Wednesday, October 6, 2010

Things, Recent Preoccupations

Listen to this. Beautiful. Beautiful.

Who dat? Well dat's me, pony-tailed and serious about something I no longer remember. This was taken in our living room (on an auntie's hand-me-down couch), which has become my new office. I do all my heavy thinking here.

Sure, I still sit at the desktop in the back room I painted a purple to match a public service/ lightbox Metro-stop advertisement I did for a Smithsonian Libraries' exhibition back in 2001, but for the most part, I work while looking out the front window at the bird feeder. I grade papers, I prepare lectures, I revise fiction on this sofa by the light of our Depression-era floor lamp, which you can see in the glass of one of our prints--and yes, Mom, the lamp is re-wired. Occasionally, I watch the UPS man drop off boxes of books to review for Library Journal. He knows I don't answer the door, so he never bothers to ring anymore. Why do I not answer the door? Because of things like this. And this. The Dalai Lama could stand on our porch, but I won't open that big wooden door unless it's my husband or my father.

To the left? Those are apple dumplings (a.k.a. last night's dinner...see the bowls?) I made them when I got home from work and after I submitted a few stories.


About that....I'm back to writing daily now. At least an hour every day, shutting out all the other distractions. I revised "The Fascinator" once more, so we'll see if it's accepted this time. I've revised it twice at the suggestion of one editor. The story still involves magical realism, but the characters' specific motivations are now more sharply illuminated. What started out as a horror/folklorish tale, written for a yet unpublished anthology, now contains as much human drama as it does surreal detail. We'll see...we'll see...whatever will become of it.



About a year ago, I purchased a slender volume of essays on Flannery O'Connor, including one by Guerilla Girl Alma Thomas. I'm enjoying that right now. I'm a great fan of O'Connor because I recognize in what might be perceived as caricatures, in the dark parables, something more genuine than reality, which too often flickers with misleading illusions. O'Connor references these illusions, but lays bare the less noble motivations that fuel them. Also, O'Connor does not resolve the conflicts, nor does she offer tidy endings, knotting loose ends or flattening complexities to ease comprehension. It is this that makes her work authentic, genuine, and fascinating. When she says "Don't let anything take you away from your words", I hear, and I heed. I excavate my brain for memory fossils that should be collected and examined. Here, a story, there a vital detail. Observe, collect, and organize.

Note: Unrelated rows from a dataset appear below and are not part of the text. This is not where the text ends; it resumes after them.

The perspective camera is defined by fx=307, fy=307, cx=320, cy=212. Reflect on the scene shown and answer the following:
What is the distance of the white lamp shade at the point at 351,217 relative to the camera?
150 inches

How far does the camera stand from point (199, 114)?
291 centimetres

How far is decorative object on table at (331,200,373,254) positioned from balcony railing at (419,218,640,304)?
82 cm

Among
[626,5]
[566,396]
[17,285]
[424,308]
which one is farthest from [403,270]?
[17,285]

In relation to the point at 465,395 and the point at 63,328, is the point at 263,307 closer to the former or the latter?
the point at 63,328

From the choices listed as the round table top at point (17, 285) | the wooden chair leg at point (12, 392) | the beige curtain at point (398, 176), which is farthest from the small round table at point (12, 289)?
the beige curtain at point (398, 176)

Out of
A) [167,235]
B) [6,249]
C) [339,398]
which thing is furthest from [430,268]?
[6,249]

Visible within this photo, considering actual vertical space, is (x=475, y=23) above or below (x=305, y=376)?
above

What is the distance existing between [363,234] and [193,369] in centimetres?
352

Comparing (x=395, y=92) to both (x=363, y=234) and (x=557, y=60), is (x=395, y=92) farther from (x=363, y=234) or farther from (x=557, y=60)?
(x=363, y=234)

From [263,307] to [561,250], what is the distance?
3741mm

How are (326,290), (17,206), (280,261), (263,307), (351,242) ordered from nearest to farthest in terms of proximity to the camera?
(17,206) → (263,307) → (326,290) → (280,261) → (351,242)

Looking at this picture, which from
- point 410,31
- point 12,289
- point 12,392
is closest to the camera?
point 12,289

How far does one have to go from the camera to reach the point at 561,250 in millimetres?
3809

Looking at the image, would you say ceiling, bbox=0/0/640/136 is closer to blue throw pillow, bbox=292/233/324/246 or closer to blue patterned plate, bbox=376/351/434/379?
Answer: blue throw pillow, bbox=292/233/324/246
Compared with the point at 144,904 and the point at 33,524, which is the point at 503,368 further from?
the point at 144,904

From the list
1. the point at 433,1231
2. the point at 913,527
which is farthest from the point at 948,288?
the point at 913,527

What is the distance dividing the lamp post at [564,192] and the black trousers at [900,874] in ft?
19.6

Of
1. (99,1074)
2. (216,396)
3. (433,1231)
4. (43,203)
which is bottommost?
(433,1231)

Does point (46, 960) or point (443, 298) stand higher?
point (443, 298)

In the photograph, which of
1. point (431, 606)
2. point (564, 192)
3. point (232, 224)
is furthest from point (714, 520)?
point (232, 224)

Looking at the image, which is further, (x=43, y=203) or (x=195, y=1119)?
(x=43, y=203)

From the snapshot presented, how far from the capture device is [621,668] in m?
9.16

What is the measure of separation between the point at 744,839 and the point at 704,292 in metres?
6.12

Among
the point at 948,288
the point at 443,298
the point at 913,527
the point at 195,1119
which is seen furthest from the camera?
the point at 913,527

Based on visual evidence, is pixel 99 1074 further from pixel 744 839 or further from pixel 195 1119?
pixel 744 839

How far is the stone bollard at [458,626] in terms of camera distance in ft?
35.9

My father is going to have two stents put into his coronary arteries--ones behind his heart--this Friday. The doctors will be inserting just one this week, and the second during another, later surgery. He is taking it easy this week, since he is not allowed to do anything that would increase stress on his heart. I have sent him music, Max Richter's beautiful Blue Notebooks (in which I can hear the landscape of Bavaria, almost as if it's sliding by train windows as I travel past). He is reading Carl Sandburg's biography and talks about it excitedly when we chat on the telephone in the evenings.

Now, back to preparing the lecture for my evening class (at right, one of my two supervisors, sleeping on the clock again). I'll have some updates about some upcoming appearances in the next post. In the meantime, the last paragraph from "The Fascinator":

"Lorraine’s chest, which felt, over the previous days, as if it were filled to her collar bones with lead shot, was struck now by a sharp burst of white heat, by a sudden alertness. She wobbled as she lowered herself towards the floor and knelt reluctantly beside Kitty, who was already mouthing a nearly inaudible prayer and pushing the charms into the baby’s flaccid, ashen flesh. When Lorraine looked at her mother and saw that she, too, gazed open-eyed and without praying at the pine boards beneath her, Lorraine knew that Buella was thinking the same thing. Behind the heavy dread they both carried, out of the sudden radiant terror Lorraine experienced, there came an expectant relief and a damnable hope for freedom."